Philippines President Rodrigo Duterte © Erik de Castro
New Philippines President Rodrigo Duterte, who has recently declared "a bloody war” on drug cartels, has called on willing Filipinos to “go ahead and kill” drug addicts, amid concerns that “getting their parents to do it would be too painful.”

Duterte, who said during his campaign that some 100,000 criminals would die in his crackdown, their bodies dumped in Manila Bay, has been conspicuously deaf to criticism that he was promoting a “culture of death" in his native country.

After taking his oath inside the Malacanang presidential palace, Duterte, 71, continued his defiance and threats against drug traffickers in front of a crowd of some 500 people gathered in a Manila slum Thursday night.

"These sons of whores are destroying our children. I warn you, don't go into that, even if you're a policeman, because I will really kill you," the outspoken Philippines leader told the crowd, AFP reported.

"If you know of any addicts, go ahead and kill them yourself as getting their parents to do it would be too painful," he added.

Setting up funeral parlors would help earn some money, Duterte noted.

"I assure you [that] you won't go bankrupt. If your business slows I will tell the police, 'Do it faster to help the people earn money.'"

During his speech at the presidential palace, Duterte highlighted that among the key problems that currently "bedevil" Philippines are "corruption, both in the high and low echelons in government, criminality in the streets and the rampant sale of illegal drugs in all strata of Philippines society and the breakdown of law and order."

Duterte warned that his fight against crime would be "relentless and sustained," pledging that it will remain within the boundaries of the law.

"As a lawyer and former prosecutor, I know the limits of the power and authority of the president. I know what is legal and what is not. My adherence to due process and rule of law is uncompromising," Duterte vowed.

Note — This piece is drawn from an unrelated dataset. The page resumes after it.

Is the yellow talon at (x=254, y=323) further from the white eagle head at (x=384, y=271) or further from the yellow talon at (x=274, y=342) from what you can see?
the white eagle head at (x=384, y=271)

Unsurprisingly, such rhetoric has not endeared Dutarte to local drug lords. Last month, they raised the bounty they had put on the president, the Manila Bulletin reported. Over $1 million has now been promised for the assassination of the new leader.

Duterte in his turn offered a reward of 5 million pesos ($108,000) for a drug lord “if he is dead,” urging the public to join his far-reaching anti-crime fight.

Documents released by WikiLeaks allege that Duterte, who was mayor of the southern city of Davao for over 22 years, has been linked with a vigilante group called the Davao Death Squad. According to Human Rights Watch, these “brutal death squads have claimed the lives of more than 1,000 people” during his tenure as mayor.